Studio album by Kingfish
- Released: 1985
- Recorded: 1973 – 1980
- Genre: Rock
- Length: 41:11
- Label: Relix
- Producer: Matt Kelly Barry Flast

Kingfish chronology
| Trident (1978) | Kingfish (1985) | Alive in Eighty Five (1985) |

= Kingfish (1985 album) =

1985 studio album by Kingfish

Kingfish is an album by the rock band Kingfish. It contains previously unreleased tracks that were recorded at various times during the band's first eight years, and is sometimes referred to as Kingfish (1973–80). Released by Relix Records as a vinyl LP in 1985, side one was recorded in the studio, and side two was recorded live. It was released on CD in 1991.

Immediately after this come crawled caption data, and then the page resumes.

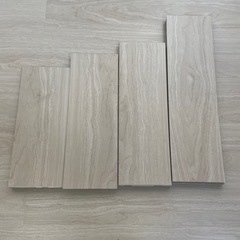 フロアタイル端材　オークグレー　フローリングjtse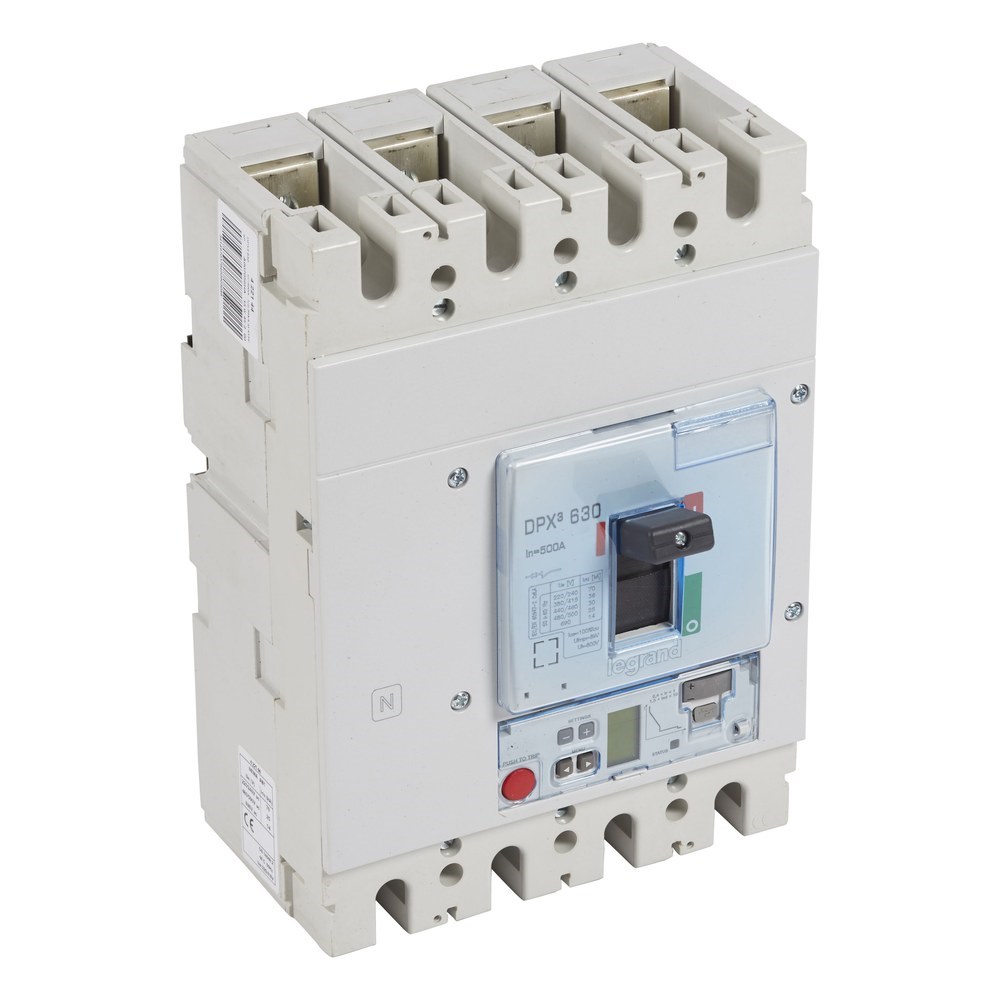 LEGRAND 422162Legrand DPX3 630 Kompakt Şalter - Elektronik Sg Versiyon - 4 kutup - Icu(kA) 70 - In(A) 320Legrand DPX3 630 Kompakt Şalter - Elektronik Sg Versiyon - 4{ubercoelektromarket}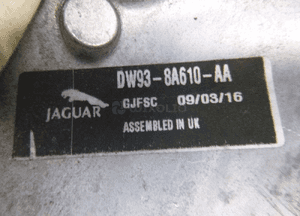 JAGUAR XE X760 XJ X351 XK 3.0 5.0 SC ROLKA ŁAPA PASKA KLINOWEGO SILNIKA ORYGINAŁ 6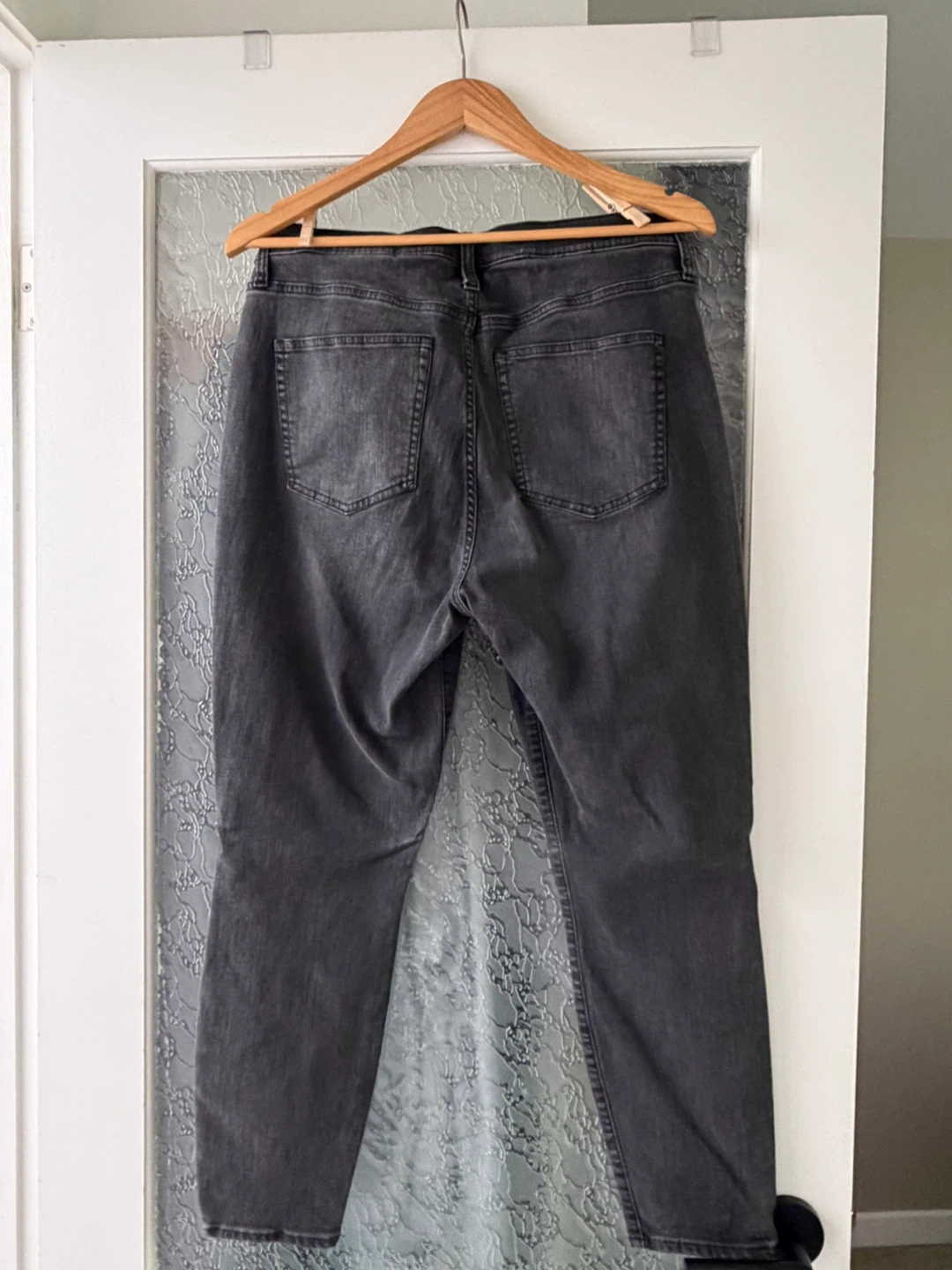 GAP True Skinny Sky High Jeans - Grey - Size 33 - photo 2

Kingfish is not to be confused with the band's 1976 debut album, which is also titled Kingfish.

Bob Weir of the Grateful Dead, who was a member of Kingfish from 1974 to 1976, plays on seven of the album's thirteen songs.

Professional ratings
Review scores
| Source | Rating |
| AllMusic |  |

==Track listing==

LP side one — studio cuts:
1. "Mess Around" (Ahmet Ertegun) – 3:00
2. "Put Your Hand on Me" (John Lee Hooker) – 4:52
3. "My Pledge of Love" (Joe Stafford) – 3:12
4. "Taste of the Devil" (Barry Flast) – 3:14
5. "Fox on the Run" (Tony Hazzard) – 2:53
6. "Feels So Good" (Bob Hogins, Michael O'Neill, Dave Torbert) – 3:00
7. "Juke" (Little Walter) – 2:27

LP side two — live cuts:
1. - "Hidden Charms" (Willie Dixon) – 3:05
2. "School Days" (Chuck Berry) – 2:21
3. "Road Runner" (Brian Holland, Lamont Dozier, Edward Holland, Jr.) – 4:21
4. "Young Blood" (Jerry Leiber, Mike Stoller, Doc Pomus) – 2:33
5. "Promised Land" (Berry) – 3:43
6. "Key to the Highway" (Charlie Segar, Big Bill Broonzy) – 4:51

==Personnel==

===Musicians===
- Matt Kelly – guitar, harmonica, vocals
- Dave Torbert – bass, vocals
- Bob Weir – guitar, vocals
- Barry Flast – Hammond B-3 organ, piano, bass, vocals
- Robbie Hoddinott – guitar
- Chris Herold – drums
- Michael O'Neill – guitar, vocals
- Mick Ward – piano
- Garth Webber – guitar
- Fred Campbell – guitar, vocals
- Michael Bloomfield – guitar
- John Lee Hooker – vocals
- Patti Cathcart – vocals
- Barry Frost – piano
- David Rea – banjo
- Dave Perper – drums
- Jim Weiss – drums, vocals

Lead vocals: Matt Kelly on "Taste of the Devil", "Fox on the Run"; Dave Torbert on "Mess Around", "School Days", "Young Blood"; Bob Weir on "Hidden Charms", "Road Runner", "Promised Land"; Barry Flast on "My Pledge of Love", "Feels So Good"; Michael O'Neill on "Key to the Highway"; John Lee Hooker on "Put Your Hand on Me"

===Production===
- Matt Kelly – producer
- Barry Flast – producer
- Tim Hovey – live cuts engineer
- Gil Mance – cover art
- James A. Nelson – trident design

"This record is a living tribute to Dave Torbert, June 7, 1948 – Dec. 7, 1982."